• _TASK ITEM_: Exactly transcribe the span of lines from the one containing "dcwiring 2 jpg" through the final line of the entries, inclusive, and nothing outside it. Exclude the pictures.

• _DATA_:
======

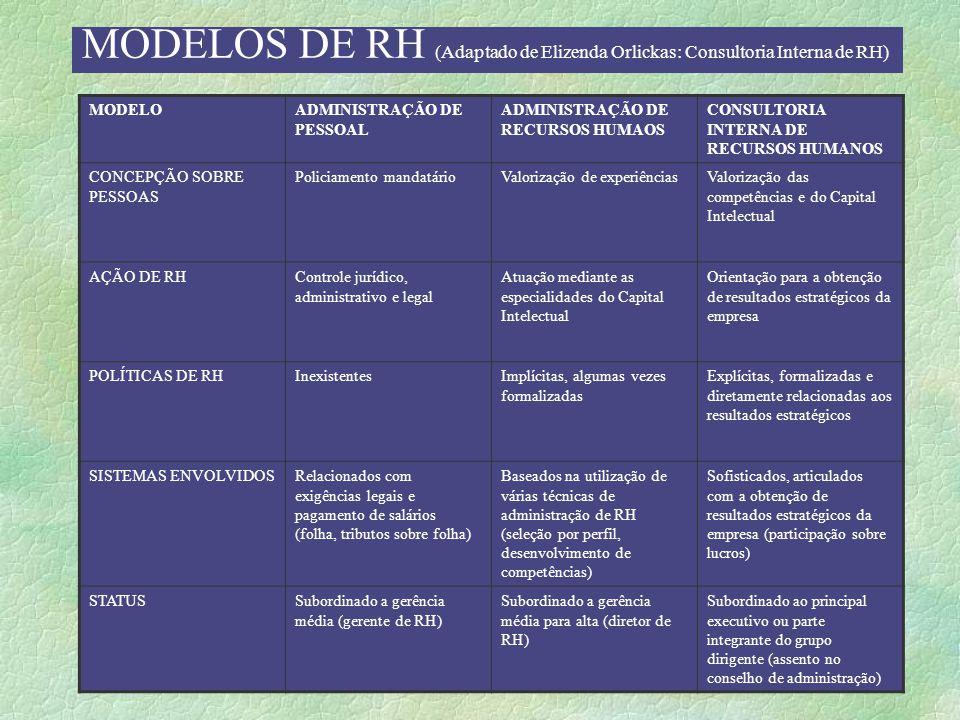 MODELOS DE RH (Adaptado de Elizenda Orlickas: Consultoria Interna de RH) MODELOADMINISTRAÇÃO DE PESSOAL ADMINISTRAÇÃO DE RECURSOS HUMAOS CONSULTORIA INTERNA DE RECURSOS HUMANOS CONCEPÇÃO SOBRE PESSOAS Policiamento mandatárioValorização de experiênciasValorização das competências e do Capital Intelectual AÇÃO DE RHControle jurídico, administrativo e legal Atuação mediante as especialidades do Capital Intelectual Orientação para a obtenção de resultados estratégicos da empresa POLÍTICAS DE RHInexistentesImplícitas, algumas vezes formalizadas Explícitas, formalizadas e diretamente relacionadas aos resultados estratégicos SISTEMAS ENVOLVIDOSRelacionados com exigências legais e pagamento de salários (folha, tributos sobre folha) Baseados na utilização de várias técnicas de administração de RH (seleção por perfil, desenvolvimento de competências) Sofisticados, articulados com a obtenção de resultados estratégicos da empresa (participação sobre lucros) STATUSSubordinado a gerência média (gerente de RH) Subordinado a gerência média para alta (diretor de RH) Subordinado ao principal executivo ou parte integrante do grupo dirigente (assento no conselho de administração)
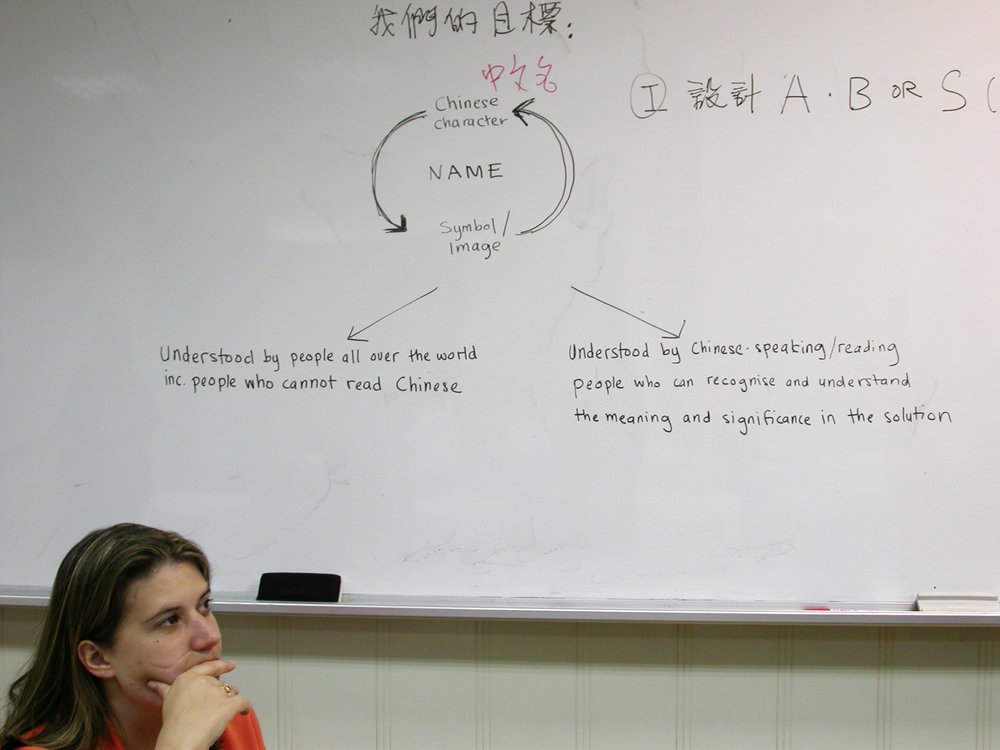 PIX_TW_ICO_Kaohsiung_Workshop Blackboard_0857.jpg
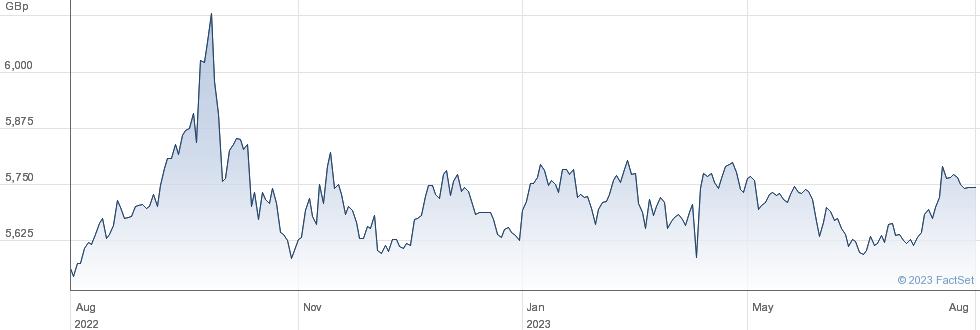 WT L CHF S GBP performance chart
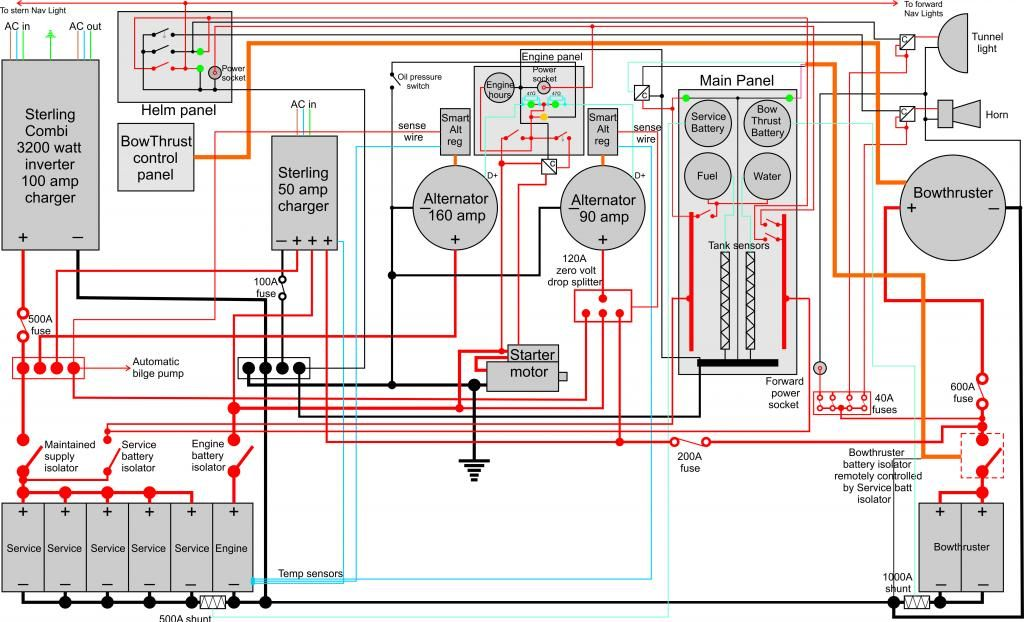 dcwiring 2 jpg how to pinterest diagram rh pinterest com Basic Electrical Wiring Diagrams Light Switch Wiring Diagram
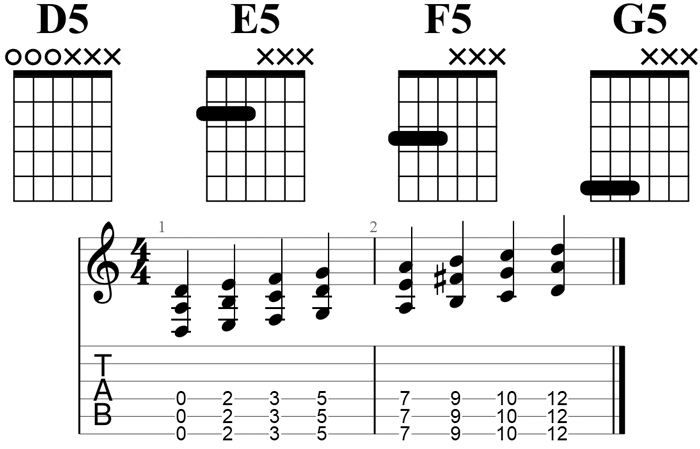 Ultimate Drop D Tuning Resource Chords Songs Tab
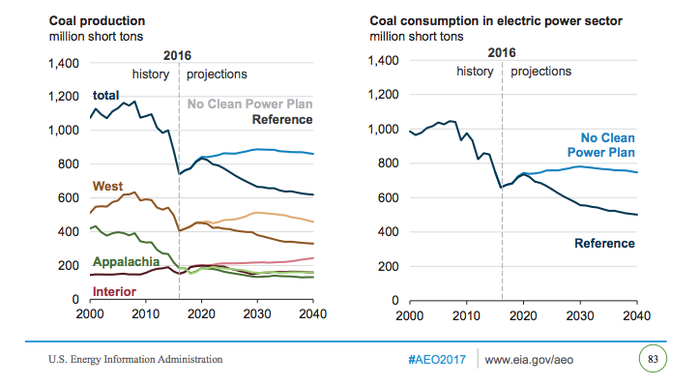 An image of EIA projects for coal regions showing that the interior is the strongest positioned coal region.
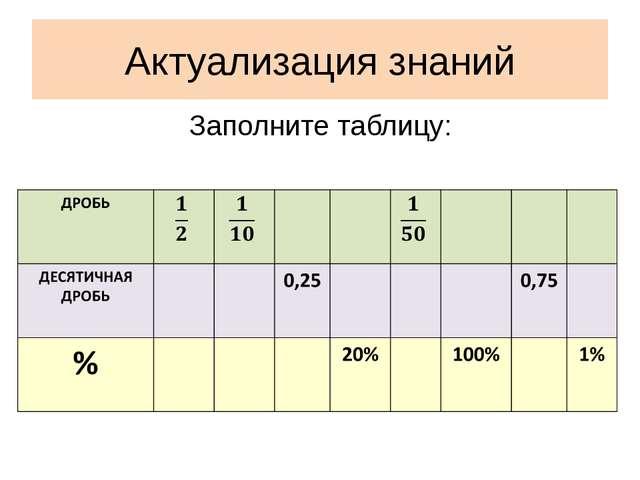 Актуализация знаний Заполните таблицу:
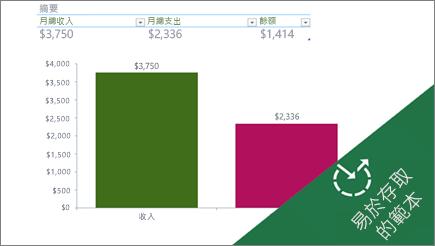 顯示每月費用的 Excel 橫條圖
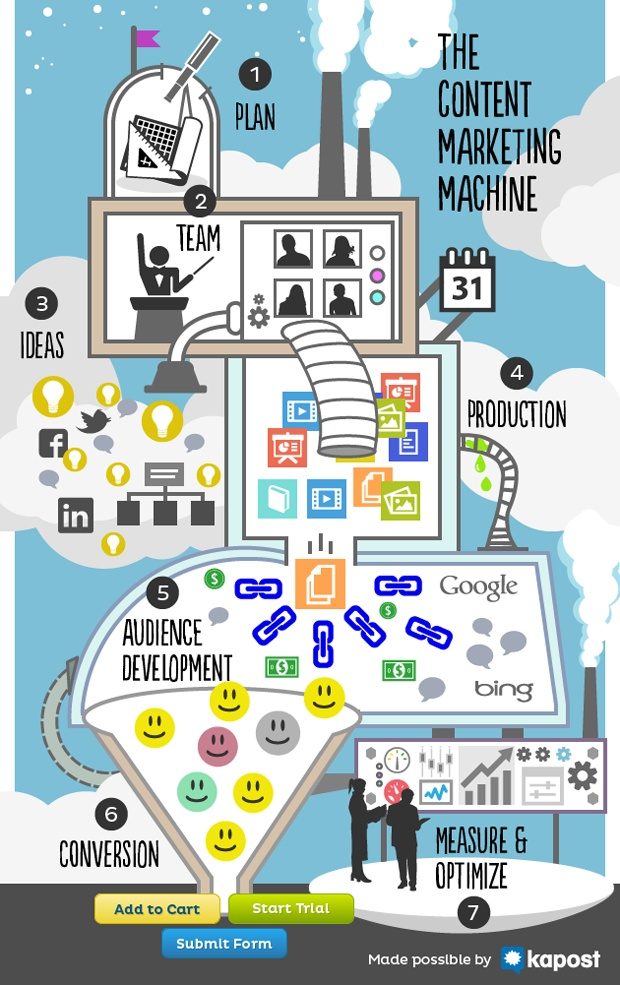 coca cola social media strategy pdf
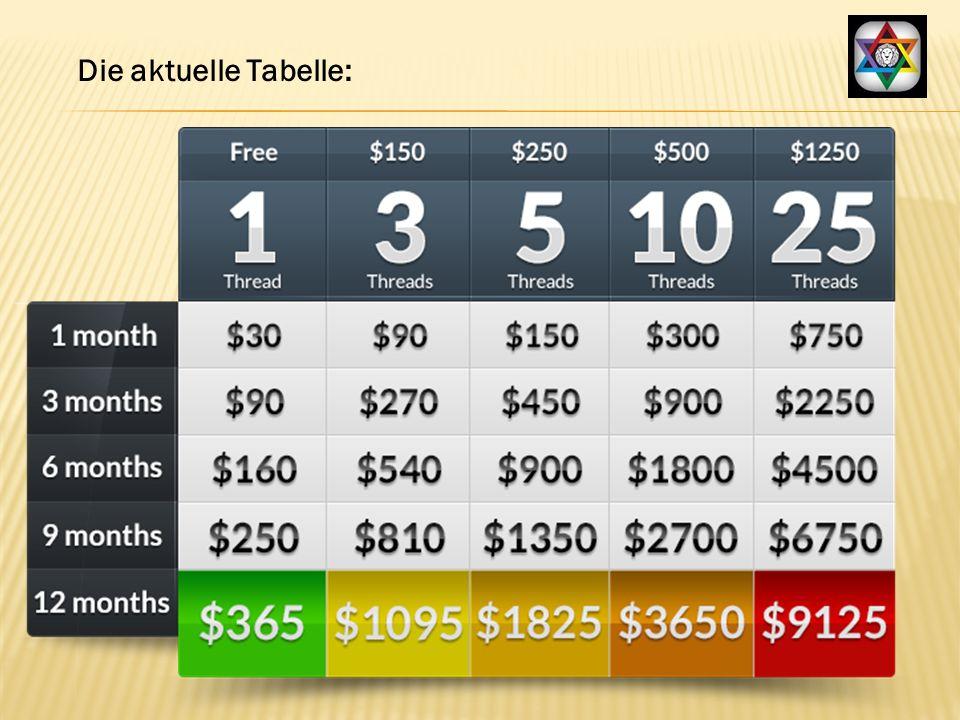 Die aktuelle Tabelle:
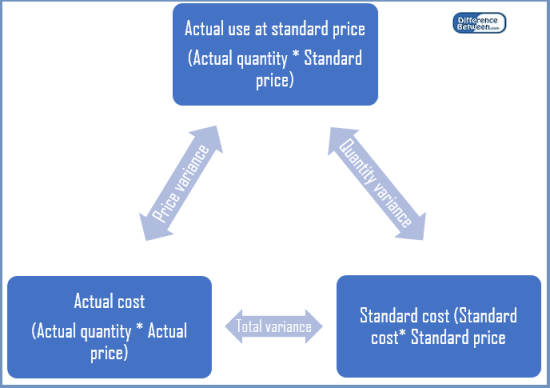 Difference Between Actual Cost and Standard Cost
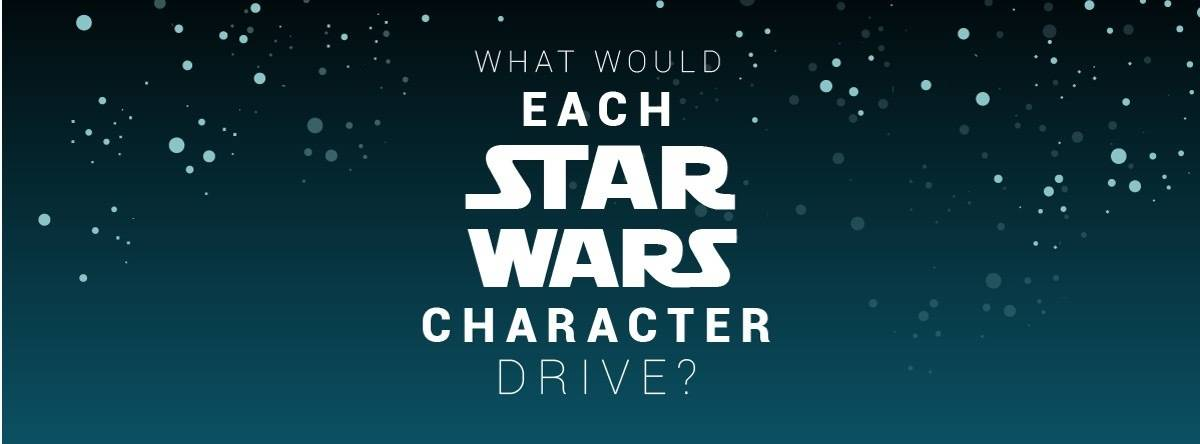 film reviews | movies | features | BRWC What Would Each Star Wars Character Drive?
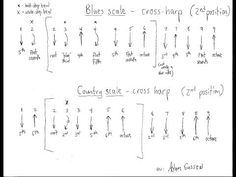 (1) the blues scale for harmonica 1 (workshop) - YouTube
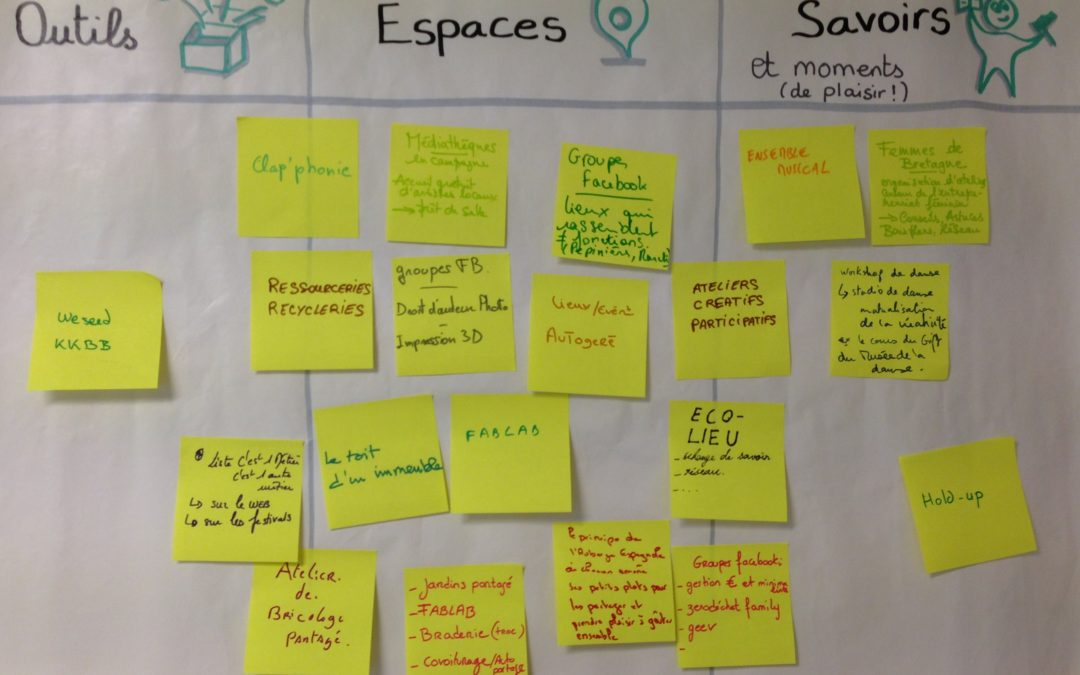 Favoriser la mutualisation dans une coopérative d'accompagnement et de gestion de projets créatifs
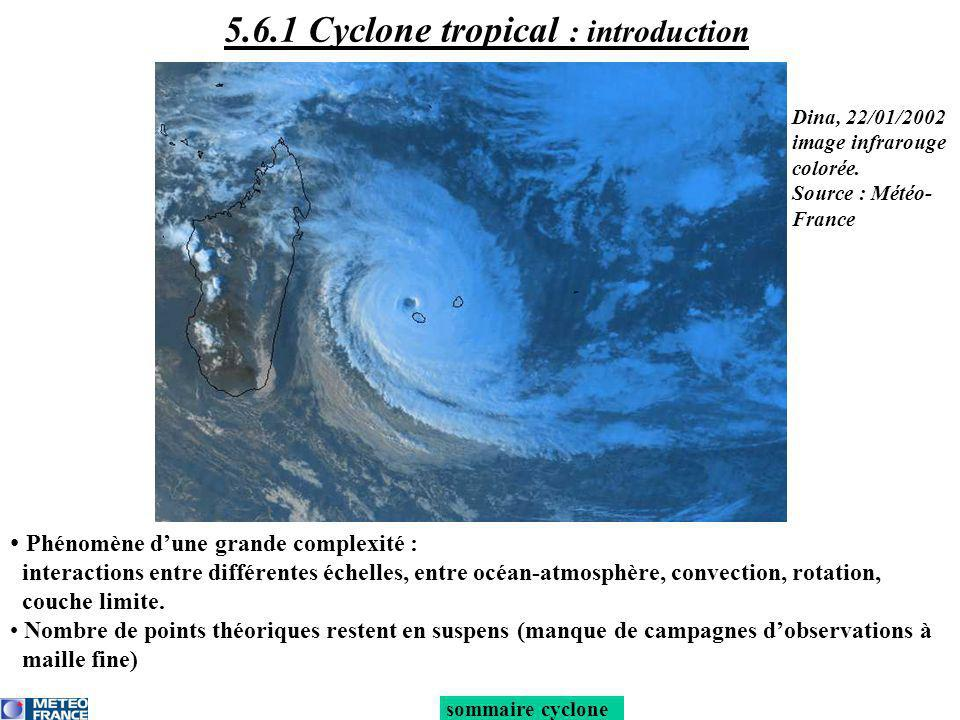 5.6.1 Cyclone tropical : introduction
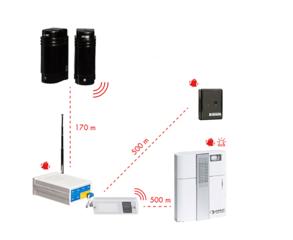 JNStar extra plus pakket 20m sensoren, bel, draadloze bel en een zakpieper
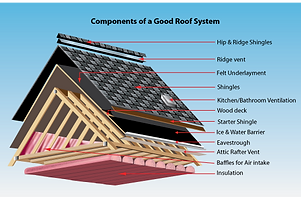 Roof-System-Components.png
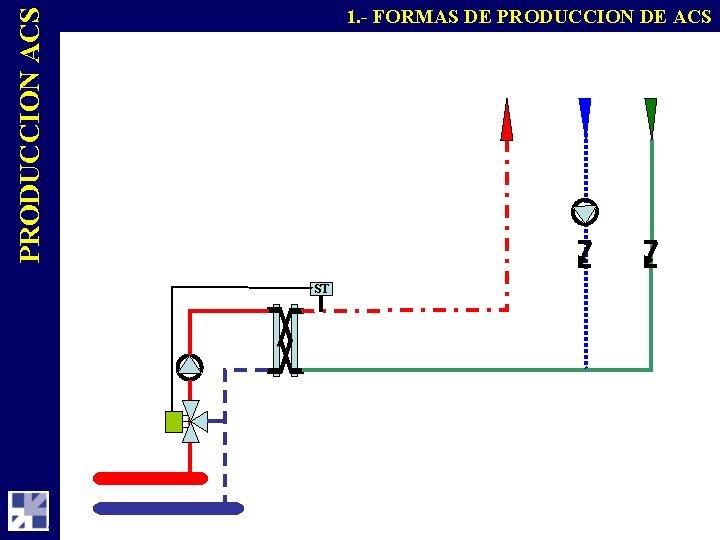 PRODUCCION ACS 1. - FORMAS DE PRODUCCION DE ACS ST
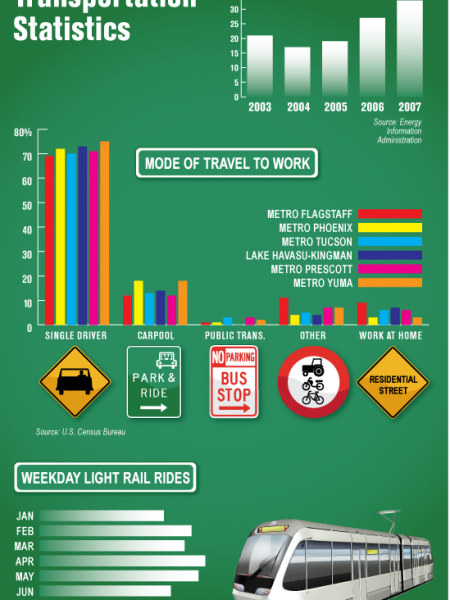 Arizona Transportation Statistics Infographic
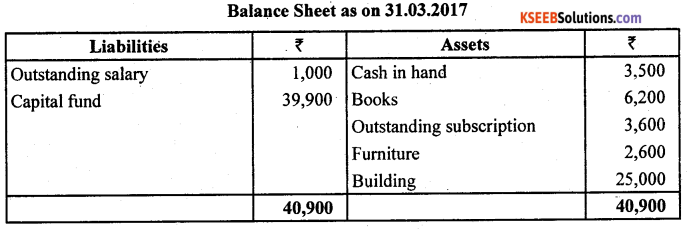 2nd PUC Accountancy Previous Year Question Paper March 2019 - 11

======

• _ANSWER BOX_:
 dcwiring 2 jpg how to pinterest diagram rh pinterest com Basic Electrical Wiring Diagrams Light Switch Wiring Diagram
 Ultimate Drop D Tuning Resource Chords Songs Tab
 An image of EIA projects for coal regions showing that the interior is the strongest positioned coal region.
 Актуализация знаний Заполните таблицу:
 顯示每月費用的 Excel 橫條圖
 coca cola social media strategy pdf
 Die aktuelle Tabelle:
 Difference Between Actual Cost and Standard Cost
 film reviews | movies | features | BRWC What Would Each Star Wars Character Drive?
 (1) the blues scale for harmonica 1 (workshop) - YouTube
 Favoriser la mutualisation dans une coopérative d'accompagnement et de gestion de projets créatifs
 5.6.1 Cyclone tropical : introduction
 JNStar extra plus pakket 20m sensoren, bel, draadloze bel en een zakpieper
 Roof-System-Components.png
 PRODUCCION ACS 1. - FORMAS DE PRODUCCION DE ACS ST
 Arizona Transportation Statistics Infographic
 2nd PUC Accountancy Previous Year Question Paper March 2019 - 11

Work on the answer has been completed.